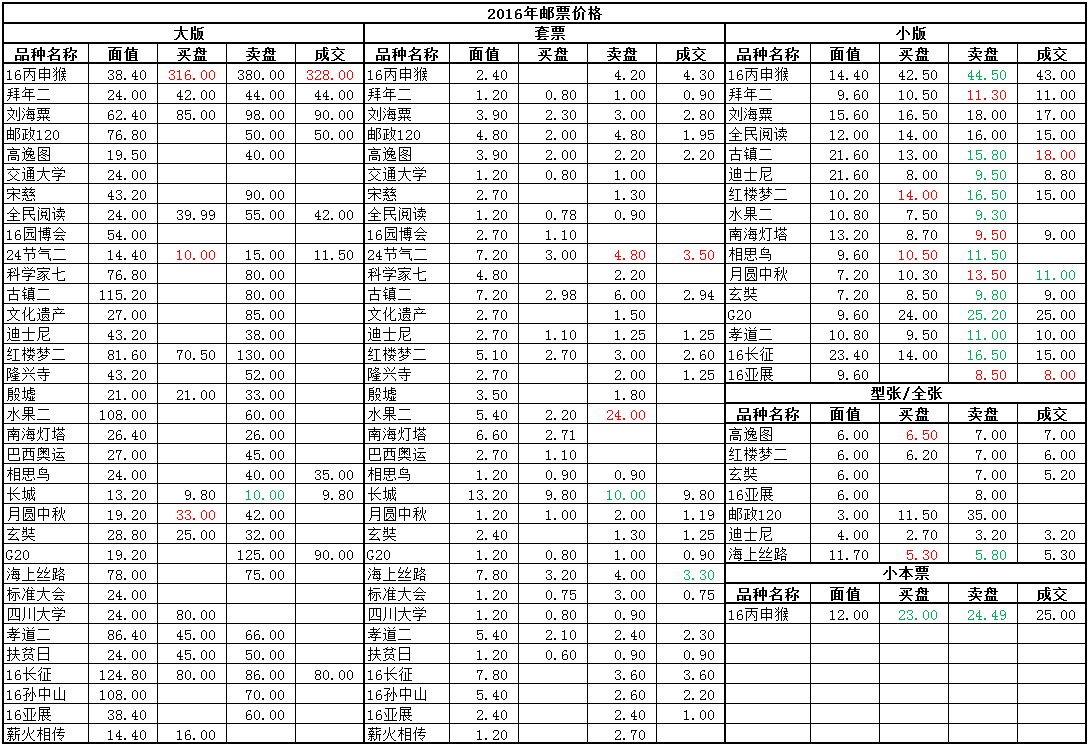 2016年邮票价格

大版

| 品种名称 | 面值 | 买盘 | 卖盘 | 成交 |
|---|---|---|---|---|
| 16丙申猴 | 38.40 | 316.00 | 380.00 | 328.00 |
| 拜年二 | 24.00 | 42.00 | 44.00 | 44.00 |
| 刘海粟 | 62.40 | 85.00 | 98.00 | 90.00 |
| 邮政120 | 76.80 | | 50.00 | 50.00 |
| 高逸图 | 19.50 | | 40.00 | |
| 交通大学 | 24.00 | | | |
| 宋慈 | 43.20 | | 90.00 | |
| 全民阅读 | 24.00 | 39.99 | 55.00 | 42.00 |
| 16园博会 | 54.00 | | | |
| 24节气二 | 14.40 | 10.00 | 15.00 | 11.50 |
| 科学家七 | 76.80 | | 80.00 | |
| 古镇二 | 115.20 | | 80.00 | |
| 文化遗产 | 27.00 | | 85.00 | |
| 迪士尼 | 43.20 | | 38.00 | |
| 红楼梦二 | 81.60 | 70.50 | 130.00 | |
| 隆兴寺 | 43.20 | | 52.00 | |
| 殷墟 | 21.00 | 21.00 | 33.00 | |
| 水果二 | 108.00 | | 60.00 | |
| 南海灯塔 | 26.40 | | 26.00 | |
| 巴西奥运 | 27.00 | | 45.00 | |
| 相思鸟 | 24.00 | | 40.00 | 35.00 |
| 长城 | 13.20 | 9.80 | 10.00 | 9.80 |
| 月圆中秋 | 19.20 | 33.00 | 42.00 | |
| 玄奘 | 28.80 | 25.00 | 32.00 | |
| G20 | 19.20 | | 125.00 | 90.00 |
| 海上丝路 | 78.00 | | 75.00 | |
| 标准大会 | 24.00 | | | |
| 四川大学 | 24.00 | 80.00 | | |
| 孝道二 | 86.40 | 45.00 | 66.00 | |
| 扶贫日 | 24.00 | 45.00 | 50.00 | |
| 16长征 | 124.80 | 80.00 | 86.00 | 80.00 |
| 16孙中山 | 108.00 | | 70.00 | |
| 16亚展 | 38.40 | | 60.00 | |
| 薪火相传 | 14.40 | 16.00 | | |

套票

| 品种名称 | 面值 | 买盘 | 卖盘 | 成交 |
|---|---|---|---|---|
| 16丙申猴 | 2.40 | | 4.20 | 4.30 |
| 拜年二 | 1.20 | 0.80 | 1.00 | 0.90 |
| 刘海粟 | 3.90 | 2.30 | 3.00 | 2.80 |
| 邮政120 | 4.80 | 2.00 | 4.80 | 1.95 |
| 高逸图 | 3.90 | 2.00 | 2.20 | 2.20 |
| 交通大学 | 1.20 | 0.80 | 1.00 | |
| 宋慈 | 2.70 | | 1.30 | |
| 全民阅读 | 1.20 | 0.78 | 0.90 | |
| 16园博会 | 2.70 | 1.10 | | |
| 24节气二 | 7.20 | 3.00 | 4.80 | 3.50 |
| 科学家七 | 4.80 | | 2.20 | |
| 古镇二 | 7.20 | 2.98 | 6.00 | 2.94 |
| 文化遗产 | 2.70 | | 1.50 | |
| 迪士尼 | 2.70 | 1.10 | 1.25 | 1.25 |
| 红楼梦二 | 5.10 | 2.70 | 3.00 | 2.60 |
| 隆兴寺 | 2.70 | | 2.00 | 1.25 |
| 殷墟 | 3.50 | | 1.80 | |
| 水果二 | 5.40 | 2.20 | 24.00 | |
| 南海灯塔 | 6.60 | 2.71 | | |
| 巴西奥运 | 2.70 | 1.10 | | |
| 相思鸟 | 1.20 | 0.90 | 0.90 | |
| 长城 | 13.20 | 9.80 | 10.00 | 9.80 |
| 月圆中秋 | 1.20 | 1.00 | 2.00 | 1.19 |
| 玄奘 | 2.40 | | 1.30 | 1.25 |
| G20 | 1.20 | 0.80 | 1.00 | 0.90 |
| 海上丝路 | 7.80 | 3.20 | 4.00 | 3.30 |
| 标准大会 | 1.20 | 0.75 | 3.00 | 0.75 |
| 四川大学 | 1.20 | 0.80 | 0.90 | |
| 孝道二 | 5.40 | 2.10 | 2.40 | 2.30 |
| 扶贫日 | 1.20 | 0.60 | 0.90 | 0.90 |
| 16长征 | 7.80 | | 3.60 | 3.60 |
| 16孙中山 | 5.40 | | 2.60 | 2.20 |
| 16亚展 | 2.40 | | 2.40 | 1.00 |
| 薪火相传 | 1.20 | | 2.70 | |

小版

| 品种名称 | 面值 | 买盘 | 卖盘 | 成交 |
|---|---|---|---|---|
| 16丙申猴 | 14.40 | 42.50 | 44.50 | 43.00 |
| 拜年二 | 9.60 | 10.50 | 11.30 | 11.00 |
| 刘海粟 | 15.60 | 16.50 | 18.00 | 17.00 |
| 全民阅读 | 12.00 | 14.00 | 16.00 | 15.00 |
| 古镇二 | 21.60 | 13.00 | 15.80 | 18.00 |
| 迪士尼 | 21.60 | 8.00 | 9.50 | 8.80 |
| 红楼梦二 | 10.20 | 14.00 | 16.50 | 15.00 |
| 水果二 | 10.80 | 7.50 | 9.30 | |
| 南海灯塔 | 13.20 | 8.70 | 9.50 | 9.00 |
| 相思鸟 | 9.60 | 10.50 | 11.50 | |
| 月圆中秋 | 7.20 | 10.30 | 13.50 | 11.00 |
| 玄奘 | 7.20 | 8.50 | 9.80 | 9.00 |
| G20 | 9.60 | 24.00 | 25.20 | 25.00 |
| 孝道二 | 10.80 | 9.50 | 11.00 | 10.00 |
| 16长征 | 23.40 | 14.00 | 16.50 | 15.00 |
| 16亚展 | 9.60 | | 8.50 | 8.00 |

型张/全张

| 品种名称 | 面值 | 买盘 | 卖盘 | 成交 |
|---|---|---|---|---|
| 高逸图 | 6.00 | 6.50 | 7.00 | 7.00 |
| 红楼梦二 | 6.00 | 6.20 | 7.00 | 6.00 |
| 玄奘 | 6.00 | | 7.00 | 5.20 |
| 16亚展 | 6.00 | | 8.00 | |
| 邮政120 | 3.00 | 11.50 | 35.00 | |
| 迪士尼 | 4.00 | 2.70 | 3.20 | 3.20 |
| 海上丝路 | 11.70 | 5.30 | 5.80 | 5.30 |

小本票

| 品种名称 | 面值 | 买盘 | 卖盘 | 成交 |
|---|---|---|---|---|
| 16丙申猴 | 12.00 | 23.00 | 24.49 | 25.00 |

--- --- ---

# [WORK TASK]
Exactly the lines above from the one with "21.00 | 33.00 | |" to the one with "11.00 | 10.00 |", both included, are to be quoted; leave the rest out.

# [ANSWER]
| 殷墟 | 21.00 | 21.00 | 33.00 | |
| 水果二 | 108.00 | | 60.00 | |
| 南海灯塔 | 26.40 | | 26.00 | |
| 巴西奥运 | 27.00 | | 45.00 | |
| 相思鸟 | 24.00 | | 40.00 | 35.00 |
| 长城 | 13.20 | 9.80 | 10.00 | 9.80 |
| 月圆中秋 | 19.20 | 33.00 | 42.00 | |
| 玄奘 | 28.80 | 25.00 | 32.00 | |
| G20 | 19.20 | | 125.00 | 90.00 |
| 海上丝路 | 78.00 | | 75.00 | |
| 标准大会 | 24.00 | | | |
| 四川大学 | 24.00 | 80.00 | | |
| 孝道二 | 86.40 | 45.00 | 66.00 | |
| 扶贫日 | 24.00 | 45.00 | 50.00 | |
| 16长征 | 124.80 | 80.00 | 86.00 | 80.00 |
| 16孙中山 | 108.00 | | 70.00 | |
| 16亚展 | 38.40 | | 60.00 | |
| 薪火相传 | 14.40 | 16.00 | | |

套票

| 品种名称 | 面值 | 买盘 | 卖盘 | 成交 |
|---|---|---|---|---|
| 16丙申猴 | 2.40 | | 4.20 | 4.30 |
| 拜年二 | 1.20 | 0.80 | 1.00 | 0.90 |
| 刘海粟 | 3.90 | 2.30 | 3.00 | 2.80 |
| 邮政120 | 4.80 | 2.00 | 4.80 | 1.95 |
| 高逸图 | 3.90 | 2.00 | 2.20 | 2.20 |
| 交通大学 | 1.20 | 0.80 | 1.00 | |
| 宋慈 | 2.70 | | 1.30 | |
| 全民阅读 | 1.20 | 0.78 | 0.90 | |
| 16园博会 | 2.70 | 1.10 | | |
| 24节气二 | 7.20 | 3.00 | 4.80 | 3.50 |
| 科学家七 | 4.80 | | 2.20 | |
| 古镇二 | 7.20 | 2.98 | 6.00 | 2.94 |
| 文化遗产 | 2.70 | | 1.50 | |
| 迪士尼 | 2.70 | 1.10 | 1.25 | 1.25 |
| 红楼梦二 | 5.10 | 2.70 | 3.00 | 2.60 |
| 隆兴寺 | 2.70 | | 2.00 | 1.25 |
| 殷墟 | 3.50 | | 1.80 | |
| 水果二 | 5.40 | 2.20 | 24.00 | |
| 南海灯塔 | 6.60 | 2.71 | | |
| 巴西奥运 | 2.70 | 1.10 | | |
| 相思鸟 | 1.20 | 0.90 | 0.90 | |
| 长城 | 13.20 | 9.80 | 10.00 | 9.80 |
| 月圆中秋 | 1.20 | 1.00 | 2.00 | 1.19 |
| 玄奘 | 2.40 | | 1.30 | 1.25 |
| G20 | 1.20 | 0.80 | 1.00 | 0.90 |
| 海上丝路 | 7.80 | 3.20 | 4.00 | 3.30 |
| 标准大会 | 1.20 | 0.75 | 3.00 | 0.75 |
| 四川大学 | 1.20 | 0.80 | 0.90 | |
| 孝道二 | 5.40 | 2.10 | 2.40 | 2.30 |
| 扶贫日 | 1.20 | 0.60 | 0.90 | 0.90 |
| 16长征 | 7.80 | | 3.60 | 3.60 |
| 16孙中山 | 5.40 | | 2.60 | 2.20 |
| 16亚展 | 2.40 | | 2.40 | 1.00 |
| 薪火相传 | 1.20 | | 2.70 | |

小版

| 品种名称 | 面值 | 买盘 | 卖盘 | 成交 |
|---|---|---|---|---|
| 16丙申猴 | 14.40 | 42.50 | 44.50 | 43.00 |
| 拜年二 | 9.60 | 10.50 | 11.30 | 11.00 |
| 刘海粟 | 15.60 | 16.50 | 18.00 | 17.00 |
| 全民阅读 | 12.00 | 14.00 | 16.00 | 15.00 |
| 古镇二 | 21.60 | 13.00 | 15.80 | 18.00 |
| 迪士尼 | 21.60 | 8.00 | 9.50 | 8.80 |
| 红楼梦二 | 10.20 | 14.00 | 16.50 | 15.00 |
| 水果二 | 10.80 | 7.50 | 9.30 | |
| 南海灯塔 | 13.20 | 8.70 | 9.50 | 9.00 |
| 相思鸟 | 9.60 | 10.50 | 11.50 | |
| 月圆中秋 | 7.20 | 10.30 | 13.50 | 11.00 |
| 玄奘 | 7.20 | 8.50 | 9.80 | 9.00 |
| G20 | 9.60 | 24.00 | 25.20 | 25.00 |
| 孝道二 | 10.80 | 9.50 | 11.00 | 10.00 |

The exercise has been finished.